#### [WHAT THIS TASK INVOLVES]
Format the records as a JSON list of strings, one string per line, starting with the line that contains "How much space" and going on through the end of the records. Leave out blank lines.

#### [RECORDS TO PROCESS]
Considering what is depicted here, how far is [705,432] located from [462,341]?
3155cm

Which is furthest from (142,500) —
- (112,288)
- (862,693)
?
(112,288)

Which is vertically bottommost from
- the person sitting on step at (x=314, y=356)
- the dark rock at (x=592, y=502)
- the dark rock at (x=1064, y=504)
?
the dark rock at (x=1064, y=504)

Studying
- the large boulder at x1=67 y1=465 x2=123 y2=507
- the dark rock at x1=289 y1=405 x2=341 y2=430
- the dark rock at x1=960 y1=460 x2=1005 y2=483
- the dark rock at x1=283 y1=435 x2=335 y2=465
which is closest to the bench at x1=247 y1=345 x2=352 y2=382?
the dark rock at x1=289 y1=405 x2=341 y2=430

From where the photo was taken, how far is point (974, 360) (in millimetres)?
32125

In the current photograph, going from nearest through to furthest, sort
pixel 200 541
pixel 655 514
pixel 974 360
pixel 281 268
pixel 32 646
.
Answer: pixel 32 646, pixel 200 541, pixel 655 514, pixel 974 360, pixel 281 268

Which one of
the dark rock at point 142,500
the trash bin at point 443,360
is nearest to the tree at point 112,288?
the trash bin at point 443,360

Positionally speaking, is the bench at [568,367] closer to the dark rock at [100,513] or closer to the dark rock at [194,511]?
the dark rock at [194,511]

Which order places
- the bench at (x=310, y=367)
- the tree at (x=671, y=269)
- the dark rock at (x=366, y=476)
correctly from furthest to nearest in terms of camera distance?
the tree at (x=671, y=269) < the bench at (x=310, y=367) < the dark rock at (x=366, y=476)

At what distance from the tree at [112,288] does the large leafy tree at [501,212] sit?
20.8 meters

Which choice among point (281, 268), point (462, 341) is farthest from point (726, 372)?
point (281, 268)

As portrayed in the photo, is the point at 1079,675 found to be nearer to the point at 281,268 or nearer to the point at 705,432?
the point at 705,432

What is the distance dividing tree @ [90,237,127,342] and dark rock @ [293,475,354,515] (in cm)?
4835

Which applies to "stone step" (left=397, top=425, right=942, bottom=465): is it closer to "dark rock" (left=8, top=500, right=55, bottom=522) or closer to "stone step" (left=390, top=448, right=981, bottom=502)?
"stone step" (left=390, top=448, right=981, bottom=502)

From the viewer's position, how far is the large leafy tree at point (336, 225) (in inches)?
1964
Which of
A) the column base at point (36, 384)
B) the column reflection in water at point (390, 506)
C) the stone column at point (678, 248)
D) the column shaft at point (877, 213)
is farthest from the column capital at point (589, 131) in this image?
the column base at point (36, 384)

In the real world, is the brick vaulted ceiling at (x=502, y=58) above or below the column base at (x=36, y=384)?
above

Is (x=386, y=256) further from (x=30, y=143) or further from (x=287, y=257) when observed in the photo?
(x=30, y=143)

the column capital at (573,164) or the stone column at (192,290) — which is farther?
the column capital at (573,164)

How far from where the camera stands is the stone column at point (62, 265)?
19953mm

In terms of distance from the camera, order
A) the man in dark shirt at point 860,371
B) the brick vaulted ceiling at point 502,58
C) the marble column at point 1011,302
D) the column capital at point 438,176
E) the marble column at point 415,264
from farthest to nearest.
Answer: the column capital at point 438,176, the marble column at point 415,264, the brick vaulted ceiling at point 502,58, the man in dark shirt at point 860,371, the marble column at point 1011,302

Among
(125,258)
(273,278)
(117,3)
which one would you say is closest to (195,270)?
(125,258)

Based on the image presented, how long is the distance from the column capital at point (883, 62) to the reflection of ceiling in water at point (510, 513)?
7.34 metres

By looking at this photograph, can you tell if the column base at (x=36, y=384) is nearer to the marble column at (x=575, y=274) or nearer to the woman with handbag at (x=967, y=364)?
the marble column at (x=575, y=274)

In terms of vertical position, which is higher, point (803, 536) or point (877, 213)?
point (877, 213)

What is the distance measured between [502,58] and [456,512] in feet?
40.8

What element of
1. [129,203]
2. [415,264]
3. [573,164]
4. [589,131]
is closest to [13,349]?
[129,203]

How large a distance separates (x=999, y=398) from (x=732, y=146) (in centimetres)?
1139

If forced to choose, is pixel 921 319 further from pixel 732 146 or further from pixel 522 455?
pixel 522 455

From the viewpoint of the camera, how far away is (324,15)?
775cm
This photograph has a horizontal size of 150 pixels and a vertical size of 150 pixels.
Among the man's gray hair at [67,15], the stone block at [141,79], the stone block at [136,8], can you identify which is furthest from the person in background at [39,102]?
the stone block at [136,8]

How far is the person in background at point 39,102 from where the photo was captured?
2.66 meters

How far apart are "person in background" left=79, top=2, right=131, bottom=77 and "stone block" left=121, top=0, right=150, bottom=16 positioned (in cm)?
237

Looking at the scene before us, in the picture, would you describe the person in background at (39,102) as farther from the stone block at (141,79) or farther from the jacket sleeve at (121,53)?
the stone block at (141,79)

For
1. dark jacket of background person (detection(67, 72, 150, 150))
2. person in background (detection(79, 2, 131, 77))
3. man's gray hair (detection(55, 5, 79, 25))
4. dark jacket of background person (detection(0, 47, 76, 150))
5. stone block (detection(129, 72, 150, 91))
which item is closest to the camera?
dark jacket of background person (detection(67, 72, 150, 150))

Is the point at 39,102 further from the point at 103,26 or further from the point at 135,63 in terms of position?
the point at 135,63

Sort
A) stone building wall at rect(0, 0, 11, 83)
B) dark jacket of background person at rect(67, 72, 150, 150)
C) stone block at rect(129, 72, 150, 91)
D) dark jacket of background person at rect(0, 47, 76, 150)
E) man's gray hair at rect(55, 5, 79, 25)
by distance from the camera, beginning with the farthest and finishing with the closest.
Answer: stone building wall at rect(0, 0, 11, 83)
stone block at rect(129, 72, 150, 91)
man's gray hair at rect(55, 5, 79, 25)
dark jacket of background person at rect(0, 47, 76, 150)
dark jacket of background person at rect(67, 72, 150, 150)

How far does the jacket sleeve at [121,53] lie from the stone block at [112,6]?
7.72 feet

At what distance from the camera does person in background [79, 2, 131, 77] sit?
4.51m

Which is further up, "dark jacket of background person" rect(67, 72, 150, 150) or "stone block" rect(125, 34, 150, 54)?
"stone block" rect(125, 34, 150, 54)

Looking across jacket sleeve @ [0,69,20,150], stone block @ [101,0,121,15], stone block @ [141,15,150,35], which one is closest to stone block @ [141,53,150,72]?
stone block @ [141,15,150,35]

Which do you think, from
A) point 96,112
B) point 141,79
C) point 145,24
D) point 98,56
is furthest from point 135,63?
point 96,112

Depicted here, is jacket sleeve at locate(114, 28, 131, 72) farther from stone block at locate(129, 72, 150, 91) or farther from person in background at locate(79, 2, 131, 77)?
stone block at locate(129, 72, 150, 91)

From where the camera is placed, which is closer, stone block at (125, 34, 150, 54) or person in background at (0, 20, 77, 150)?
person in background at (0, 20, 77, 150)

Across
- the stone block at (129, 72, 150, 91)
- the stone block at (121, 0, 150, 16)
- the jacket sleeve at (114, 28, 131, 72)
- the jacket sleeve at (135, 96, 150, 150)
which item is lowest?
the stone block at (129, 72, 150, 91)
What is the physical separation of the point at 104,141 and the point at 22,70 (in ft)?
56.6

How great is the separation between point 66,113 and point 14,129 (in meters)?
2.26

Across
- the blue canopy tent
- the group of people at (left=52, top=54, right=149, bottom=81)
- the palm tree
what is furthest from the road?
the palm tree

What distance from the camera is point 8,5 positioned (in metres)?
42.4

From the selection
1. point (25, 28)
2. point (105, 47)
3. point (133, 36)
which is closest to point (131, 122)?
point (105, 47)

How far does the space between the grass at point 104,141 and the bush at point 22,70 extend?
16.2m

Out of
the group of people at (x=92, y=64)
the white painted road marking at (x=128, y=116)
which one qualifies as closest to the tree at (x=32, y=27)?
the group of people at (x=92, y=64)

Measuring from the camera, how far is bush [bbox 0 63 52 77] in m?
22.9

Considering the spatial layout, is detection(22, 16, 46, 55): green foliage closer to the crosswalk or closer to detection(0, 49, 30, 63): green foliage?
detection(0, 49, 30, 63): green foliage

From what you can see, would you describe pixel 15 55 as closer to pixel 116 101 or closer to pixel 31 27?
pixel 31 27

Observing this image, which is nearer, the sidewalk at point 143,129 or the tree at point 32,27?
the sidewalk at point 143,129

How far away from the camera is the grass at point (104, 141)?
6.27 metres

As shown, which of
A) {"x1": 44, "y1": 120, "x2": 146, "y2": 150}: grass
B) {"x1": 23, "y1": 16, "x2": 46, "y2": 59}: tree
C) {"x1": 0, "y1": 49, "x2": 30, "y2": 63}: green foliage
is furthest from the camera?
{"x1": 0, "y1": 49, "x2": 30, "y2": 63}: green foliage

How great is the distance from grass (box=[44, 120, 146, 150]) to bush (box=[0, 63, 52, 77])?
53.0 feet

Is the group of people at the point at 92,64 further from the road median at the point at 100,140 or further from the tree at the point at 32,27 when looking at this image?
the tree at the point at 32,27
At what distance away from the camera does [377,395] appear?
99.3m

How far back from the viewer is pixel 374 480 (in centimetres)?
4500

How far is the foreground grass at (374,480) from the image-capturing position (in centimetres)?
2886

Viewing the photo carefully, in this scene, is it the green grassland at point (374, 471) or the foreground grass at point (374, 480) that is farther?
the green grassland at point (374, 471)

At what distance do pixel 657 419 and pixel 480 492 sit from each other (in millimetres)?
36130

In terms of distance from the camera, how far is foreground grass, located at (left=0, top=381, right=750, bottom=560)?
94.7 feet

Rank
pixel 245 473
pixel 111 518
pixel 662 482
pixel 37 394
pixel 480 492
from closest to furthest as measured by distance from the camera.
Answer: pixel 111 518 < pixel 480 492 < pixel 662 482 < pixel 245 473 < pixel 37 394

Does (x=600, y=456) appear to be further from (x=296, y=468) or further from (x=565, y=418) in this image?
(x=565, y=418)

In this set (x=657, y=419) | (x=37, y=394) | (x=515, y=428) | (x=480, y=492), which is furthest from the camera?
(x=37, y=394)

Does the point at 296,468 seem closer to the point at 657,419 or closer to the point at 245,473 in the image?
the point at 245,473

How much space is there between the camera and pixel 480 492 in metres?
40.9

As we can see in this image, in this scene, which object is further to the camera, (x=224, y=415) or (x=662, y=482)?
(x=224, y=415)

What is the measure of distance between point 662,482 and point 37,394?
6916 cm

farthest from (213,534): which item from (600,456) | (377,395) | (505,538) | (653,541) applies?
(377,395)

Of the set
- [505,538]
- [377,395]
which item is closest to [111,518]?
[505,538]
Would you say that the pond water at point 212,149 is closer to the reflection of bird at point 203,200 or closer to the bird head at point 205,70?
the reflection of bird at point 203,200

#### [EXPECTED OUTPUT]
[
  "How much space is there between the camera and pixel 480 492 in metres?",
  "40.9",
  "As we can see in this image, in this scene, which object is further to the camera, (x=224, y=415) or (x=662, y=482)?",
  "(x=224, y=415)",
  "What is the measure of distance between point 662,482 and point 37,394?",
  "6916 cm",
  "farthest from (213,534): which item from (600,456) | (377,395) | (505,538) | (653,541) applies?",
  "(377,395)",
  "Of the set",
  "- [505,538]",
  "- [377,395]",
  "which item is closest to [111,518]?",
  "[505,538]",
  "Would you say that the pond water at point 212,149 is closer to the reflection of bird at point 203,200 or closer to the bird head at point 205,70?",
  "the reflection of bird at point 203,200"
]